Furthermore, to comprehensively quantify the cost of these approaches under limited lightweight computational resources, we utilized a single NVIDIA A100 GPU 40GB to run the comparative experiments. For each approach, based on the same epoch number of 150, starting with a batch size of 8 and gradually increased it by a factor of 2 until the GPU was out of memory (OOM), and we recorded the corresponding evaluation metrics, memory usage, and total time cost across the aforementioned tenfold CV.

For the atom- and residue-scale GearNet-Edge, 915 of 1270 samples were successfully identified. To ensure a fair comparison, this 915 subset of the PDBbind-strict-dimer dataset was first used for the comparative experiment. Table 1 presents the corresponding results. Under current experimental conditions, the key findings were as follows: (1) MCGLPPI outperformed its atom- and residue-scale counterparts. (2) Under the same batch size, MCGLPPI reduced GPU consumption by approximately 5\(\times\) and 3\(\times\), as well as total elapsed time by 3\(\times\) and 3\(\times\), compared to the atom- and residue-scale models, respectively, while maintaining competitive performance. These findings demonstrated the effectiveness and feasibility of introducing the MARTINI-based CG-scale representation to achieve a better balance between performance and computational cost. Additionally, MARTINI3-based MCGLPPI had moderately better performance under the best batch size (64) compared to that from MARTINI22, while with slightly increased computation overhead due to the expanding bead types and numbers.

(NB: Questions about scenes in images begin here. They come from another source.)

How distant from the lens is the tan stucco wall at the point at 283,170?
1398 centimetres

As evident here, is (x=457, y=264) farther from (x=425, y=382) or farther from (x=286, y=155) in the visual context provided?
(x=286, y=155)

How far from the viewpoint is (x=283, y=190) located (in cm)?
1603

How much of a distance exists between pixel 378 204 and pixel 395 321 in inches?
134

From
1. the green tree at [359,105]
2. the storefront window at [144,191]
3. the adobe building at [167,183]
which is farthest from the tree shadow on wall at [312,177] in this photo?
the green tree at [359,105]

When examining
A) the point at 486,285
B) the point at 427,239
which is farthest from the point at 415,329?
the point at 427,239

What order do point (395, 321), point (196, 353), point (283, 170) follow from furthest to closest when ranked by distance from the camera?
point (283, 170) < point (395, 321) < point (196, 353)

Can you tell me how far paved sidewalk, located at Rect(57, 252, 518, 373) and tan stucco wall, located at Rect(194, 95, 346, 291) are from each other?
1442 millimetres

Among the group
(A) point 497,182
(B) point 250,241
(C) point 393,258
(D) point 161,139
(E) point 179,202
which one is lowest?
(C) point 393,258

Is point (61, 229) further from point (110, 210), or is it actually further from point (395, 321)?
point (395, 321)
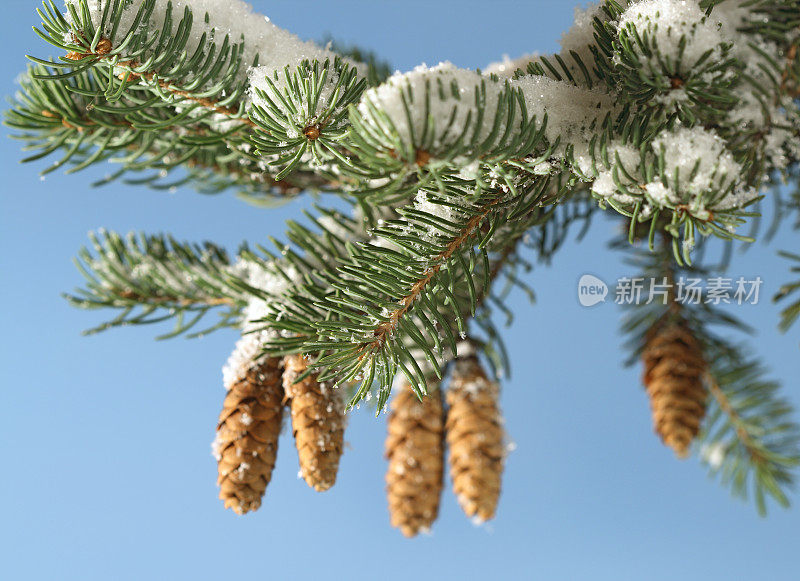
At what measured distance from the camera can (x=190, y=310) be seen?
635mm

Table 1 Test performance and computational cost of different approaches at different scales on the 915-subset of the PDBbind-strict-dimer dataset based on one A100 GPU 40GB

Full size table

The experimental results of MCGLPPI-M2 and MCGLPPI-M3 on the complete PDBbind-strict-dimer dataset were 0.590/0.583 (\({R}_{{\rm{P}}}\)), 2.071/2.067 (RMSE), 1.602/1.566 (MAE), 11,560/13,311 (GPU (MB)), and 14,312/17,446 (Time (s)). Besides, to validate the robustness of our proposed MCGLPPI, we conducted further investigations into (1) the impact of hyper-parameter, such as hidden feature dimensions on overall performance (Supplementary Note 4), (2) more challenging training and test scenario with further structural homology reduction (Supplementary Table 3), (3) model stability test using AlphaFold-generated structures (Supplementary Table 4). These investigations consistently supported the conclusions outlined above.

The effectiveness of MCGLPPI on more complex PPI patterns

To further investigate the effectiveness of MCGLPPI in handling more complex PPI structures beyond standard dimers, the ATLAS dataset³⁹, which contains the TCR-pMHC structures formed in the cell-mediated immunity processes along with their corresponding binding affinity values, was considered. After removing invalid samples, correcting samples, and unifying labels, we obtained 531 different structures with the \(\triangle {\rm{G}}\) labels. Please note that we utilized the structures that were optimized using the fixed backbone design option of Rosetta⁴⁵, which were reported to achieve high structural accuracy³⁹.

We performed the aforementioned standard tenfold cross-validation using the same experimental settings as the previous section and documented the corresponding evaluation results. Furthermore, the comprehensive comparison experiments were carried out based on 451 of the 531 curated samples that could be effectively processed by GearNet-Edge at both the atom- and residue-scale.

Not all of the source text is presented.